++++ Data extract ++++
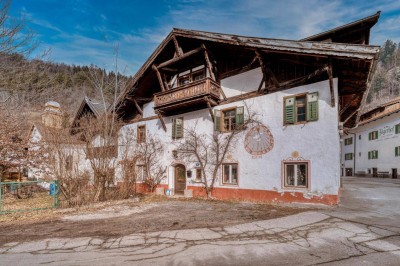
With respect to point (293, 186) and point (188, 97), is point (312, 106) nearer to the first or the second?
point (293, 186)

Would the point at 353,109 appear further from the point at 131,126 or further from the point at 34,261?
the point at 34,261

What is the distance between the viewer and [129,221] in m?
8.18

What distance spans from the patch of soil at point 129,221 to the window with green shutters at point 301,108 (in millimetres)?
4136

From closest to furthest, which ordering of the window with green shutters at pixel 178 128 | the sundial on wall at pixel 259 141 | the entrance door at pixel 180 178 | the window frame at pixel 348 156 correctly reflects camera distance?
the sundial on wall at pixel 259 141
the entrance door at pixel 180 178
the window with green shutters at pixel 178 128
the window frame at pixel 348 156

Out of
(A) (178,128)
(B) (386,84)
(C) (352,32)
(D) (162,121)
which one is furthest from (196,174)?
(B) (386,84)

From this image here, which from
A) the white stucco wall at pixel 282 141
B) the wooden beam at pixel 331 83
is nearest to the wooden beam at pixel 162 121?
the white stucco wall at pixel 282 141

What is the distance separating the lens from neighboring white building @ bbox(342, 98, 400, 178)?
30.6 meters

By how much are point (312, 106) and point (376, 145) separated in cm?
3014

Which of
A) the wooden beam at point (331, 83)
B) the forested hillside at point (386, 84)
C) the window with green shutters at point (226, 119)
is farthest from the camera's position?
the forested hillside at point (386, 84)

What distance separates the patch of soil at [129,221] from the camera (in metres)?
6.91

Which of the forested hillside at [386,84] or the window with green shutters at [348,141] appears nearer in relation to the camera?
the window with green shutters at [348,141]

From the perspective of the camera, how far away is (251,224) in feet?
24.7

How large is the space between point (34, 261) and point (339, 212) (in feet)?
31.3

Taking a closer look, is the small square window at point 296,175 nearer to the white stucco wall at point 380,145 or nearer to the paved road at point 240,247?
the paved road at point 240,247
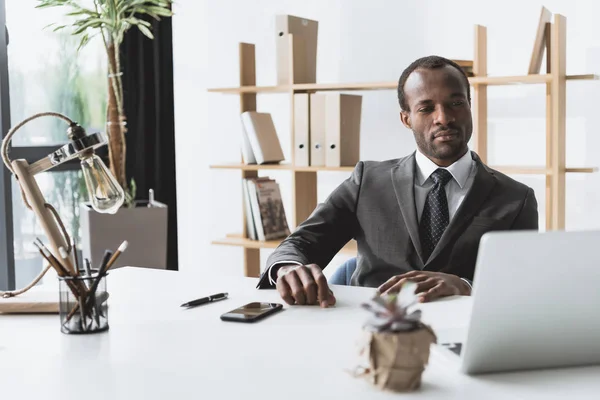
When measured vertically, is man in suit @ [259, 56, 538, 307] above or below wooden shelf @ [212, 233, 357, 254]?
above

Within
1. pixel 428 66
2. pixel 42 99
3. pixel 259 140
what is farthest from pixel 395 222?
pixel 42 99

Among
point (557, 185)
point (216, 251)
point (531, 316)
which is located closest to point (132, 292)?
point (531, 316)

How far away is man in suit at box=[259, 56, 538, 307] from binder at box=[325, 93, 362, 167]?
1.24m

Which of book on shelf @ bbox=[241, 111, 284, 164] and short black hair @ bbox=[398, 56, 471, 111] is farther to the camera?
book on shelf @ bbox=[241, 111, 284, 164]

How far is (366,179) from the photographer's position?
2359 millimetres

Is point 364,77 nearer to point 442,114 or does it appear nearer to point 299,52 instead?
point 299,52

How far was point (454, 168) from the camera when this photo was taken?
7.40ft

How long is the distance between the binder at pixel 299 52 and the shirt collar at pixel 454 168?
1.57 meters

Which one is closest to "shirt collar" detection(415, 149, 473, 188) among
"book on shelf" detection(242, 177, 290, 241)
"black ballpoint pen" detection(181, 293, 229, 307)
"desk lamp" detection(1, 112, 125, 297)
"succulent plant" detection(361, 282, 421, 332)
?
"black ballpoint pen" detection(181, 293, 229, 307)

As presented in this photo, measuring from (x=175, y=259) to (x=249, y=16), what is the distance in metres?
1.52

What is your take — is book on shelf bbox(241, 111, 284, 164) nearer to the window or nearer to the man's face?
the window

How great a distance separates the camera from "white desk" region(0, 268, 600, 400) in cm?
114

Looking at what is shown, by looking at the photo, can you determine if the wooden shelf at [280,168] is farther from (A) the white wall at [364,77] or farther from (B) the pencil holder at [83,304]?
(B) the pencil holder at [83,304]

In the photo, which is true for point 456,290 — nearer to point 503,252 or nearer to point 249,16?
point 503,252
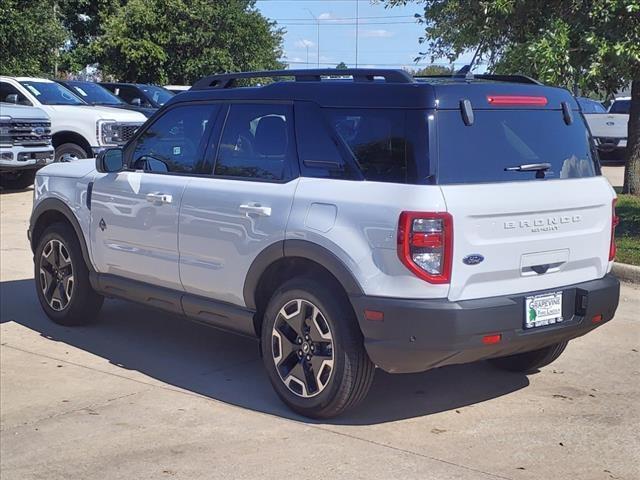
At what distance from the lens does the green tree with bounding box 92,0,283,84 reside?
30.9 metres

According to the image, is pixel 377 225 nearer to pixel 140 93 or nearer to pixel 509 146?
pixel 509 146

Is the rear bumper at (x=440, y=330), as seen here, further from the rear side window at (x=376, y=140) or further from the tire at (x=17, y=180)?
the tire at (x=17, y=180)

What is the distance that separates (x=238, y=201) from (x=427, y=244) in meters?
1.49

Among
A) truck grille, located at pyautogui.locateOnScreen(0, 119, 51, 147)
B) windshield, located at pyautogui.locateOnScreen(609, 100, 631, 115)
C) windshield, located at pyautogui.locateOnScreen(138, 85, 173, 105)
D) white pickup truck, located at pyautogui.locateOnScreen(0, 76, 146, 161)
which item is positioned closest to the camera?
++++
Your job is to transcribe the entries above exactly; skip the pictures.

Exercise answer:
With respect to point (293, 186) and point (188, 97), is point (312, 106) nearer to the first or the second?
point (293, 186)

Would the point at 353,109 appear further from the point at 131,126 or further from the point at 34,261?
the point at 34,261

What is the distance between the viewer and [129,221] in m?
8.18

What distance spans from the patch of soil at point 129,221 to the window with green shutters at point 301,108 (in millimetres)?
4136

From closest to furthest, which ordering of the window with green shutters at pixel 178 128 | the sundial on wall at pixel 259 141 | the entrance door at pixel 180 178 | the window frame at pixel 348 156 correctly reflects camera distance?
the sundial on wall at pixel 259 141
the entrance door at pixel 180 178
the window with green shutters at pixel 178 128
the window frame at pixel 348 156

Out of
(A) (178,128)
(B) (386,84)
(C) (352,32)
(D) (162,121)
which one is furthest from (196,174)?
(B) (386,84)

From this image here, which from
A) the white stucco wall at pixel 282 141
B) the wooden beam at pixel 331 83
is nearest to the wooden beam at pixel 162 121?
the white stucco wall at pixel 282 141

What is the distance separating the lens from neighboring white building @ bbox(342, 98, 400, 178)?
30.6 meters

By how much are point (312, 106) and point (376, 145) separated in cm?
3014

Which of
A) the wooden beam at point (331, 83)
B) the forested hillside at point (386, 84)
C) the window with green shutters at point (226, 119)
is farthest from the camera's position?
the forested hillside at point (386, 84)

What distance separates the patch of soil at [129,221] from the camera (in metres)?
6.91

Which of the forested hillside at [386,84] or the window with green shutters at [348,141] appears nearer in relation to the camera?
the window with green shutters at [348,141]

From the perspective of the camera, how far away is (251,224) in feet?
24.7

How large is the space between point (34, 261) and point (339, 212) (in feet)?
31.3

Taking a closer look, is the small square window at point 296,175 nearer to the white stucco wall at point 380,145 or nearer to the paved road at point 240,247?
the paved road at point 240,247
When measured vertically, is man in suit @ [259, 56, 538, 307] above or below wooden shelf @ [212, 233, 357, 254]?
above

Within
1. pixel 428 66
2. pixel 42 99
3. pixel 259 140
what is farthest from pixel 395 222?
pixel 42 99

Among
point (557, 185)
point (216, 251)
point (531, 316)
which is located closest to point (132, 292)?
point (531, 316)

How far away is man in suit at box=[259, 56, 538, 307] from binder at box=[325, 93, 362, 167]?
1.24m

Which of book on shelf @ bbox=[241, 111, 284, 164] and short black hair @ bbox=[398, 56, 471, 111] is farther to the camera?
book on shelf @ bbox=[241, 111, 284, 164]

How far is (366,179) from the photographer's position?
2359 millimetres

Is point 364,77 nearer to point 442,114 or does it appear nearer to point 299,52 instead?
point 299,52

How far was point (454, 168) from the camera when this photo was taken?
7.40ft

How long is the distance between the binder at pixel 299 52 and the shirt collar at pixel 454 168?
1.57 meters

Which one is closest to "shirt collar" detection(415, 149, 473, 188) among
"book on shelf" detection(242, 177, 290, 241)
"black ballpoint pen" detection(181, 293, 229, 307)
"desk lamp" detection(1, 112, 125, 297)
"succulent plant" detection(361, 282, 421, 332)
?
"black ballpoint pen" detection(181, 293, 229, 307)

As presented in this photo, measuring from (x=175, y=259) to (x=249, y=16), what is the distance in metres?
1.52

What is your take — is book on shelf bbox(241, 111, 284, 164) nearer to the window or nearer to the man's face?
the window

How great a distance separates the camera from "white desk" region(0, 268, 600, 400) in cm?
114

Looking at what is shown, by looking at the photo, can you determine if the wooden shelf at [280,168] is farther from (A) the white wall at [364,77] or farther from (B) the pencil holder at [83,304]?
(B) the pencil holder at [83,304]

In the photo, which is true for point 456,290 — nearer to point 503,252 or nearer to point 249,16?
point 503,252
At what distance from the lens does the green tree with bounding box 92,0,283,84 reside?
30.9 metres

According to the image, is pixel 377 225 nearer to pixel 140 93 or nearer to pixel 509 146?
pixel 509 146

Is the rear bumper at (x=440, y=330), as seen here, further from the rear side window at (x=376, y=140) or further from the tire at (x=17, y=180)?
the tire at (x=17, y=180)

What is the distance that separates (x=238, y=201) from (x=427, y=244) in meters?
1.49

Among
A) truck grille, located at pyautogui.locateOnScreen(0, 119, 51, 147)
B) windshield, located at pyautogui.locateOnScreen(609, 100, 631, 115)
C) windshield, located at pyautogui.locateOnScreen(138, 85, 173, 105)
D) white pickup truck, located at pyautogui.locateOnScreen(0, 76, 146, 161)
which item is positioned closest to the camera?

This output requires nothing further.